Drop the mic
And hold the bunny
At first, I insisted on keeping the desk in the house. If not in the living room, on the screen porch. With all my recording equipment in the top drawer. Accessible enough that I could write or record at any time, even after the baby came. I was adamant that I would not become a hollow shell of a woman, so consumed with the duties of mothering that the other vibrant parts of myself— the writer, the singer, the creator— withered and died. That would be a recipe for disaster, for resentment and shame and internal collapse.
But we live in a small house, and with all the baby stuff coming in, there simply wasn’t room for the desk inside.
It’s been out on the porch all year. Collecting dust and mostly taking up space that I’ve begun to eye as more valuable real estate for Valor to roam and tumble. He’s sixteen months now, insatiably curious, in constant movement.
And more movement is on the way. Another baby is coming. We found out in April that I’m pregnant again. The full rainbow of emotions unfurled in our bathroom early on Easter morning as we watched two little pink lines appear on the pregnancy test: positive. I shook and sobbed, holding Valor on my lap. Andrew crylaughed and laughcried and hooted with unfettered joy. Shock and grief and wonder and awe and excitement and terror and gratitude and more, gut churning and heart rending. I’m now thirteen weeks along and have mostly adjusted to the new reality that I’m about to have another baby, a bit sooner than I thought I would, at the end of this year.
And so our house is feeling even smaller. I’m looking at ways to get creative with space and to expand the playzone even more.
For a few weeks now, I’ve been itching to take the desk out. We finally moved it this past weekend. I couldn’t wait. First, I cleaned out the drawers. Lovingly wrapped up the sound cables, boxed up the microphone and all its accoutrements and moved them to the garage.
I was astonished by how little charge I felt around it all. How little fear or shame or hesitation there was. Because the truth is, in the sixteen months since Valor was born, I haven’t recorded any music, other than voice notes of me singing with him burbling in the background. And I haven’t written anything on my desk. I use Andrew’s or the kitchen table. The writing gets done. And the singing is still happening, even if it’s not during a dedicated recording session with wires and cables to indicate its legitimacy.
The desk, when it initially came into my life, was a symbol of my claiming my identity as Writer. So too with the microphone. A professional-grade one that would affirm that I am a Musician. And they both served me well in those last years of my maidenhood, as I finished graduate school, began a consistently dedicated writing practice, and recorded an album. The objects helped me solidify parts of myself that had been dormant and under-tended for years, and I clung to them in the early months of motherhood in an attempt to not lose those parts.
But something else is happening. The lack of fear and self-doubt around moving everything out to the garage feels like a big deal. Like something in me is maturing.
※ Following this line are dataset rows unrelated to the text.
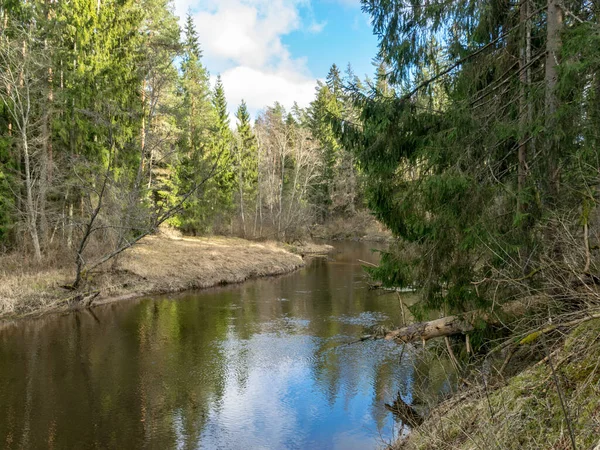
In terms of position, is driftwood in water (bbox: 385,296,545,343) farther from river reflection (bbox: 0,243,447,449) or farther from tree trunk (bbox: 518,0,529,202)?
tree trunk (bbox: 518,0,529,202)

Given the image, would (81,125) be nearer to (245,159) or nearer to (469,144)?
(469,144)

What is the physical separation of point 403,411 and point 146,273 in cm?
1328

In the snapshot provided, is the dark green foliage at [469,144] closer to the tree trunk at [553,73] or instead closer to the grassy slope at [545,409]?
the tree trunk at [553,73]

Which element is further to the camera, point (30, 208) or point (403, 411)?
point (30, 208)

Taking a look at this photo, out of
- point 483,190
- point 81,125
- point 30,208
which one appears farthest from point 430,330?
point 81,125

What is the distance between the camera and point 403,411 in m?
8.04

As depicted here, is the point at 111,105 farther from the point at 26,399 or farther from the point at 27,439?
the point at 27,439

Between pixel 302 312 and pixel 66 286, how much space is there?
26.0 feet

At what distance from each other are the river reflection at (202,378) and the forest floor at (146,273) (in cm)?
89

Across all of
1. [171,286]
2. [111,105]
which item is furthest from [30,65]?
[171,286]

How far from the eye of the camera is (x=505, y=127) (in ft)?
20.3

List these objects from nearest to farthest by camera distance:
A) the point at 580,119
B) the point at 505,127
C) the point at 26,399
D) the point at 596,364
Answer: the point at 596,364, the point at 580,119, the point at 505,127, the point at 26,399

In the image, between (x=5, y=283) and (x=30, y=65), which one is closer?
(x=5, y=283)

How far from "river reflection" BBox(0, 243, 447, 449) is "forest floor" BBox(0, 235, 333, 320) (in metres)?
0.89
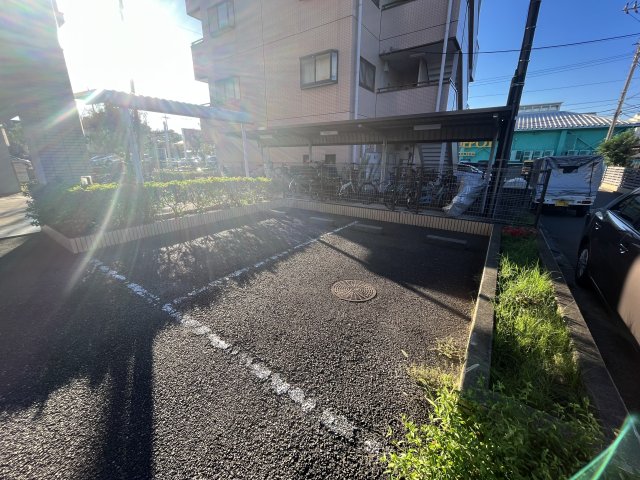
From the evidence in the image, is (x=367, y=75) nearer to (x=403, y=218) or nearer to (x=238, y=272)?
(x=403, y=218)

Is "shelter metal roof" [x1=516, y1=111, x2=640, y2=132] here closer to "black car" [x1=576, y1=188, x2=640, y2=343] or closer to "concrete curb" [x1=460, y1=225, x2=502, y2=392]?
"black car" [x1=576, y1=188, x2=640, y2=343]

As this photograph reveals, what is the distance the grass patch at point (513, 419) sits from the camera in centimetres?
120

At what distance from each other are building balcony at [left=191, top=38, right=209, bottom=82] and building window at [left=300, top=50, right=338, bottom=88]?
367 inches

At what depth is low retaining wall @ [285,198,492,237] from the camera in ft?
22.6

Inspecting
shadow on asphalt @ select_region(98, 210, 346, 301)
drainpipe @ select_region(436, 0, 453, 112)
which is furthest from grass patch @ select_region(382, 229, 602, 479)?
drainpipe @ select_region(436, 0, 453, 112)

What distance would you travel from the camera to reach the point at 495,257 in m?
4.66

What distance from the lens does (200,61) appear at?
18594 millimetres

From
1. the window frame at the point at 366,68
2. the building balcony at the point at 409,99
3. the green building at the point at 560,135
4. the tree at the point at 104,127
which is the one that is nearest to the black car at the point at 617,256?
the building balcony at the point at 409,99

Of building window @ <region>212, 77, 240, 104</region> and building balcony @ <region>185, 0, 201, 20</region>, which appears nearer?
building window @ <region>212, 77, 240, 104</region>

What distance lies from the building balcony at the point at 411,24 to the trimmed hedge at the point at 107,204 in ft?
40.6

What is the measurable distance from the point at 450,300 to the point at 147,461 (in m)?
3.74

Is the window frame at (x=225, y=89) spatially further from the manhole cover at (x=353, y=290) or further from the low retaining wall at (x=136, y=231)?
the manhole cover at (x=353, y=290)

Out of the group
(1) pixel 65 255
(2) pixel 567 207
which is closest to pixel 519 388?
(1) pixel 65 255

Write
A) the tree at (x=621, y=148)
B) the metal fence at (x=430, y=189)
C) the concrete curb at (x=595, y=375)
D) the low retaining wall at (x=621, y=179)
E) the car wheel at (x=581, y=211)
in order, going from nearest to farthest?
the concrete curb at (x=595, y=375) < the metal fence at (x=430, y=189) < the car wheel at (x=581, y=211) < the low retaining wall at (x=621, y=179) < the tree at (x=621, y=148)
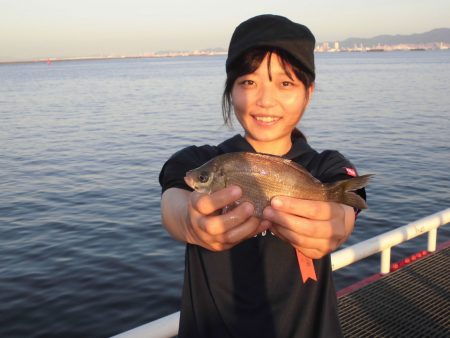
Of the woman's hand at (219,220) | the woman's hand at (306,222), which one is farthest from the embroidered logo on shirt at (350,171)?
the woman's hand at (219,220)

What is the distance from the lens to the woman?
9.23ft

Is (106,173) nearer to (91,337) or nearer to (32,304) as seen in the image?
(32,304)

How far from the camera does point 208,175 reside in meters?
3.04

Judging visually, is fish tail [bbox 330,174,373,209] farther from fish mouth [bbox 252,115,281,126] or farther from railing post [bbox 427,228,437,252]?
railing post [bbox 427,228,437,252]

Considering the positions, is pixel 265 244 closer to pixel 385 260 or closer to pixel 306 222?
pixel 306 222

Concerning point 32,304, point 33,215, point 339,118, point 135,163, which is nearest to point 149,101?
point 339,118

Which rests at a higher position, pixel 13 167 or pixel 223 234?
pixel 223 234

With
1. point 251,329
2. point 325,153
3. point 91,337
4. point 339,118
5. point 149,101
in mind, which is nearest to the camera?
point 251,329

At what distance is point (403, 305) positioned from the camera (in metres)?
6.16

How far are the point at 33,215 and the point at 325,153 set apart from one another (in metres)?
16.8

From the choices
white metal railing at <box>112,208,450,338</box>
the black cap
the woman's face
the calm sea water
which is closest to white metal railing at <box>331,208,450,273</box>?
white metal railing at <box>112,208,450,338</box>

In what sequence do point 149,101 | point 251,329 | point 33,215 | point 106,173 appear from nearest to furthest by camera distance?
point 251,329 → point 33,215 → point 106,173 → point 149,101

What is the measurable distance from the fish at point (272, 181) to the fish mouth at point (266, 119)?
1.06 feet

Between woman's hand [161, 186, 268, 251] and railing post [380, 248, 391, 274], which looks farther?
railing post [380, 248, 391, 274]
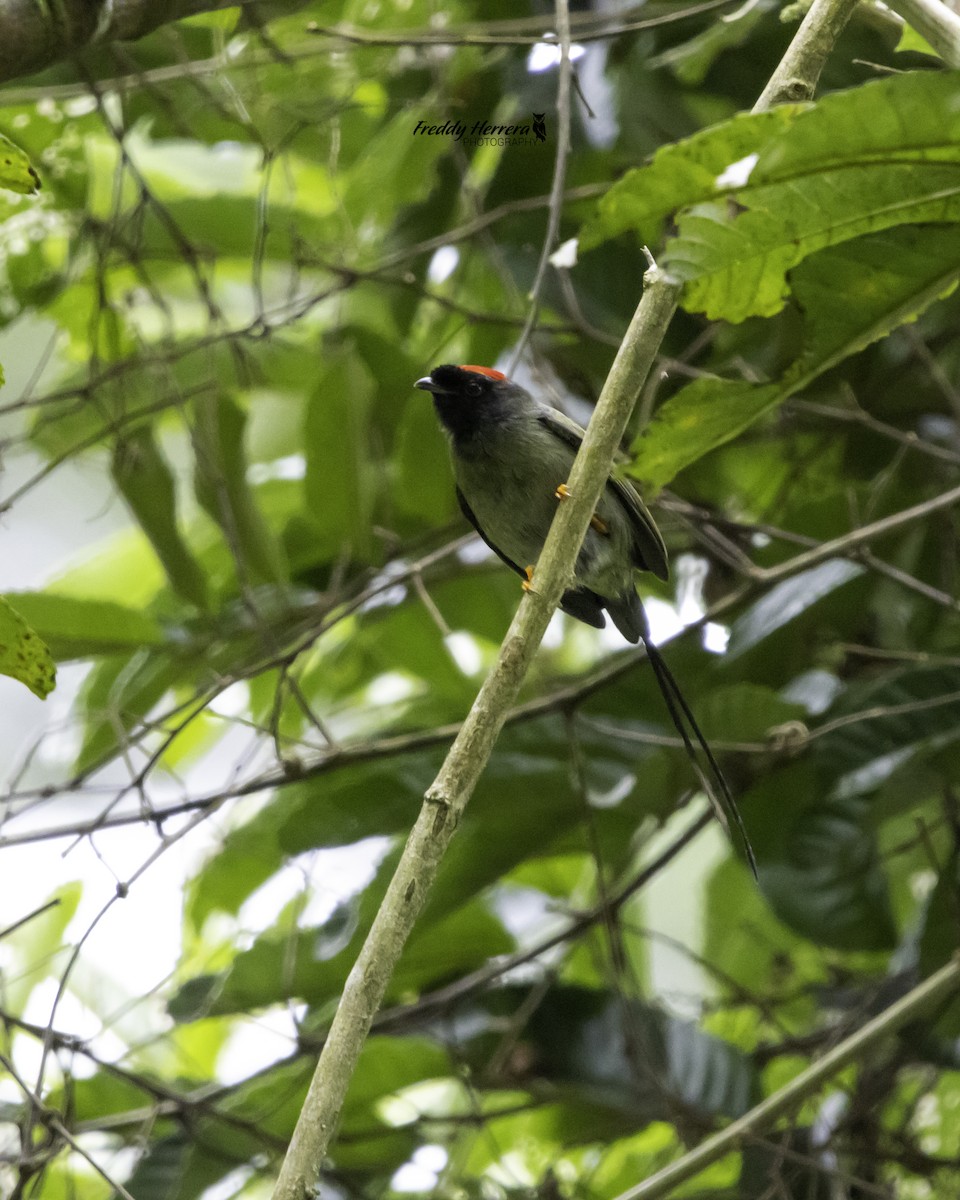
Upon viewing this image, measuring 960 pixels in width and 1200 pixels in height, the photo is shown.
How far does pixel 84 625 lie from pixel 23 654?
3.98 ft

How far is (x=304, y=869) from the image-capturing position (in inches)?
Answer: 110

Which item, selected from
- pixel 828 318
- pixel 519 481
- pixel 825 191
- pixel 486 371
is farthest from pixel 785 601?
pixel 825 191

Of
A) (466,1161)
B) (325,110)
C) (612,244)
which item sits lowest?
(466,1161)

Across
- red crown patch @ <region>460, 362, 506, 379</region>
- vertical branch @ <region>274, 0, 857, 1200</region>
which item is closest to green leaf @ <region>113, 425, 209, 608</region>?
red crown patch @ <region>460, 362, 506, 379</region>

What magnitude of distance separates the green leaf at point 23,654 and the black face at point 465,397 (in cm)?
154

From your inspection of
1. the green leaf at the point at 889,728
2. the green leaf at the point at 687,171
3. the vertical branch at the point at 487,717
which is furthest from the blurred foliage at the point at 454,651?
the green leaf at the point at 687,171

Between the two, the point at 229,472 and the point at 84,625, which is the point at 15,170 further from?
the point at 84,625

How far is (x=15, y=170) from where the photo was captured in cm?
162

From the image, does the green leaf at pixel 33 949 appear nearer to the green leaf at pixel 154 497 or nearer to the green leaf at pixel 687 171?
the green leaf at pixel 154 497

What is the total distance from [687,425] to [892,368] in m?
1.53

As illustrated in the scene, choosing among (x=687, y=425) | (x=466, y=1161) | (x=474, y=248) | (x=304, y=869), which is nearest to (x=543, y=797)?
(x=304, y=869)

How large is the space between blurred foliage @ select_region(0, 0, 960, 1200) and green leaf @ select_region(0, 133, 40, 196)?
2.71 feet

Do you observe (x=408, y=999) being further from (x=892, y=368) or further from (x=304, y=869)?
(x=892, y=368)

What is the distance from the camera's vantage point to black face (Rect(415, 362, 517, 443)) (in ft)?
10.1
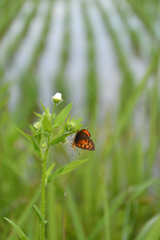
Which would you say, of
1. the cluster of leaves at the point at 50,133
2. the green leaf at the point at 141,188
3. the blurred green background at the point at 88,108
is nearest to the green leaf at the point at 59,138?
the cluster of leaves at the point at 50,133

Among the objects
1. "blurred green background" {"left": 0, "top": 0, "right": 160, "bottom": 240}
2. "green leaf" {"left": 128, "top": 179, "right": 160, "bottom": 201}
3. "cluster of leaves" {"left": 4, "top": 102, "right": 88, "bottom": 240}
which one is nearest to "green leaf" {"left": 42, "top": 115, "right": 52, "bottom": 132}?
→ "cluster of leaves" {"left": 4, "top": 102, "right": 88, "bottom": 240}

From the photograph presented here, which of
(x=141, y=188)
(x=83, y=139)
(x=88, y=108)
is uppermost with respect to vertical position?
(x=88, y=108)

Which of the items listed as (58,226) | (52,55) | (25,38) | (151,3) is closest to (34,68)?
(52,55)

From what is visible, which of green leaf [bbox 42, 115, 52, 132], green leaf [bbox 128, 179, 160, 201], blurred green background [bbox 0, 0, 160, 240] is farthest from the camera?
blurred green background [bbox 0, 0, 160, 240]

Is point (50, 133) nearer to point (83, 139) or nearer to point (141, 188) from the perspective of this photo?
point (83, 139)

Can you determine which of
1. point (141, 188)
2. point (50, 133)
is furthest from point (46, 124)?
point (141, 188)

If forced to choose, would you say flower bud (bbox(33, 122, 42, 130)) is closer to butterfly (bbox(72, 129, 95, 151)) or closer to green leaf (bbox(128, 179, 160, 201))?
butterfly (bbox(72, 129, 95, 151))

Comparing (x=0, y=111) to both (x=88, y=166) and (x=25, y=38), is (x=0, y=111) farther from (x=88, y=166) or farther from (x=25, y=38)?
(x=25, y=38)

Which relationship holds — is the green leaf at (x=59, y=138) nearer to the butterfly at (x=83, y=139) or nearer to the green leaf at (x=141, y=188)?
the butterfly at (x=83, y=139)

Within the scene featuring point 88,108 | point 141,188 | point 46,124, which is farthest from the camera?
point 88,108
I realized as I packed it all away, that maybe I don’t need the objects to prove to myself that I’m a writer and a musician. I don’t even need to be actively writing songs or recording or sharing them to prove that to myself, not in the way I did in years past.
Because the truth is that my life is changing so much, my identity and the ways I spend my energy have transformed so radically since I gave birth, and letting go is no longer a disorienting prospect. I do feel fully immersed in motherhood. And I’m about to have two babies under two years old and begin an initiation into a completely different realm. I don’t and won’t have unlimited free time to create anymore, the way I used to. But I don’t feel hollow or resentful or collapsed.
My midwife and friend Hannah recently shared with me that the Mayan goddess Ixchel is depicted in three different ways as she moves through the stages of maiden, mother and crone. As a maiden she is seen with her wand, fully engaged in her craft and magic. As a mother, the wand is gone. She is instead holding a giant bunny who takes up her whole lap and fills her entire embrace. She is so fully in her mothering that her wand is gone. But then it returns when she becomes a crone, and with it, a serpent of wisdom around her crown.
And so it is. I do not fear that my wand will never return. In fact, I feel more powerful and creative than ever in this chapter, in ways I can’t even fully explain. And I don’t need a desk or a microphone to make it so. What I need is a few more square feet of space and a few less delicate objects to fret over, so this bunny can bounce.



Congratulations! And I really resonated with this piece, relating to my own art practice. I’ve just been picturing holding a massive bunny since I read it, and it’s super nice 😊
Beautifully said. Congratulations, Tana, Andrew and Valor!